**Text passage**
* * *

People's Deputy of Ukraine
- Incumbent
- Assumed office 29 August 2019
- Constituency: Batkivshchyna, No. 20
- In office 23 November 2007 – 12 December 2012
- Constituency: Yulia Tymoshenko Bloc, No. 15
- In office 31 March 2002 – 12 June 2007
- Constituency: Yulia Tymoshenko Bloc, No. 14

Personal details
- Born: 30 October 1956 (age 69) Novozhyvotiv [uk], Ukrainian SSR, Soviet Union
- Party: Independent
- Other political affiliations: Batkivshchyna (since 2019); Yulia Tymoshenko Bloc (2002–2012);
- Education: Donbas State Technical University
- Occupation: Coal miner; trade unionist;

Military service
- Allegiance: Soviet Union
- Branch/service: Soviet Army
- Years of service: 1975–1977

= Mykhailo Volynets =

Ukrainian trade unionist and politician

Mykhailo Yakovych Volynets (Миха́йло Я́кович Волине́ць; born 30 October 1956) is a Ukrainian trade unionist and politician currently serving as a People's Deputy of Ukraine on the electoral list of Batkivshchyna party since 2019, having previously been a deputy from the electoral list of the Yulia Tymoshenko Bloc between 2002 and 2012, barring a brief period in 2007. He is the chairman of the Confederation of Free Trade Unions of Ukraine, one of Ukraine's two trade union federations, as well as the Independent Trade Union of Ukrainian Miners.

== Early life and career ==
Mykhailo Yakovych Volynets was born 30 October 1956 in the village of Novozhyvotiv, in Ukraine's central Vinnytsia Oblast under what was then the Soviet Union. From 1974 to 1975 he studied mining in the city of Dymytrov (now Myrnohrad), and he served in the Soviet Army as a conscript from 1975 to 1977 before becoming an officer in the Soviet military reserves.

* * *

Scene geometry reasoning data:
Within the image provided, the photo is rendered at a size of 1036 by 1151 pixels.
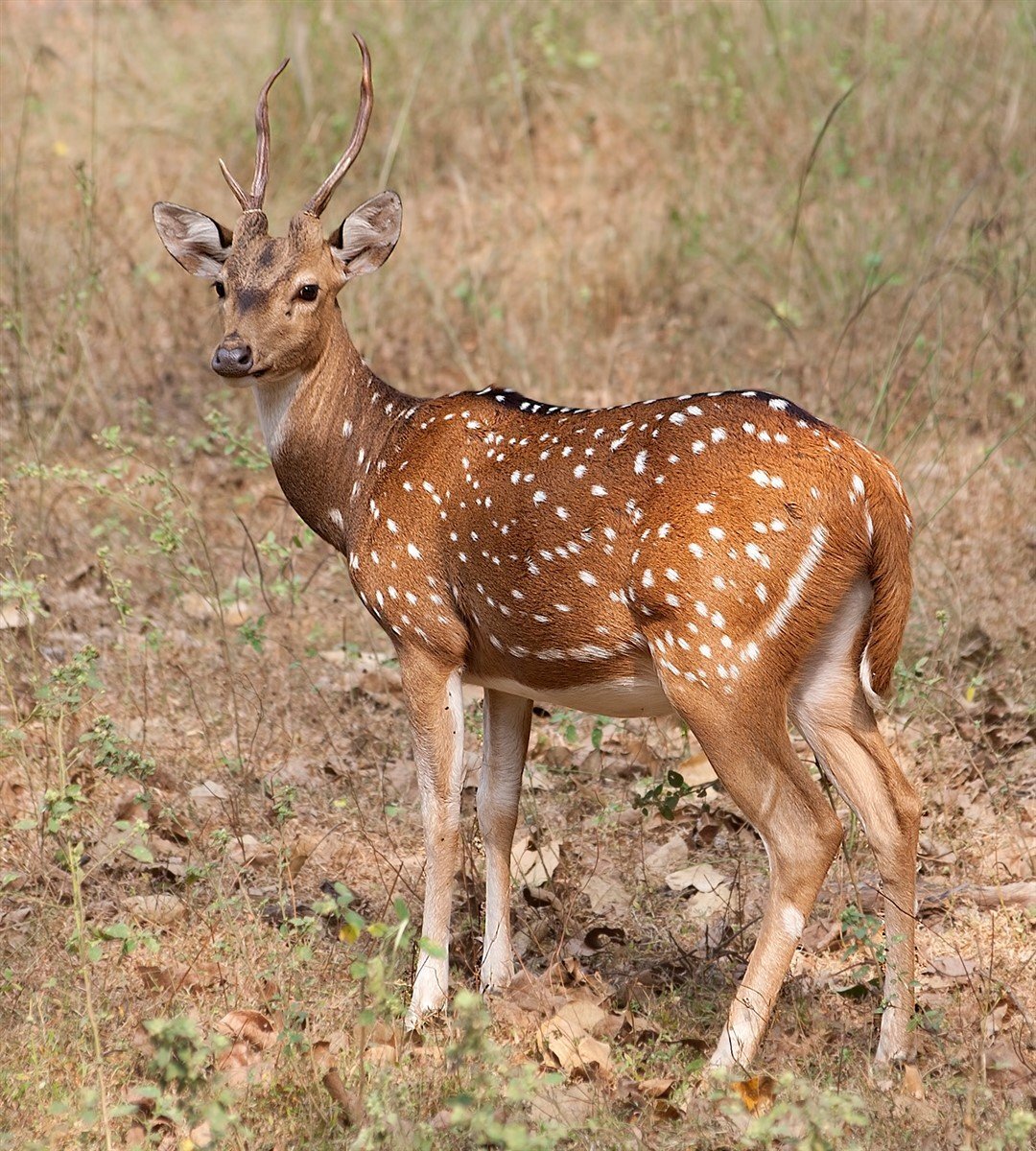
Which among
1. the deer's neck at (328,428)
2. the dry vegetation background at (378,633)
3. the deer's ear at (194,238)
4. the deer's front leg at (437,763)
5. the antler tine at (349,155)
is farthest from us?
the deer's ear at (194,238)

* * *

**Exercise prompt**
Can you repeat the Mykhailo Volynets text starting at "Military service" and ending at "of Ukrainian Miners.", changing "trade unionist" to "labor leader"?

**Response**
Military service
- Allegiance: Soviet Union
- Branch/service: Soviet Army
- Years of service: 1975–1977

= Mykhailo Volynets =

Ukrainian labor leader and politician

Mykhailo Yakovych Volynets (Миха́йло Я́кович Волине́ць; born 30 October 1956) is a Ukrainian labor leader and politician currently serving as a People's Deputy of Ukraine on the electoral list of Batkivshchyna party since 2019, having previously been a deputy from the electoral list of the Yulia Tymoshenko Bloc between 2002 and 2012, barring a brief period in 2007. He is the chairman of the Confederation of Free Trade Unions of Ukraine, one of Ukraine's two trade union federations, as well as the Independent Trade Union of Ukrainian Miners.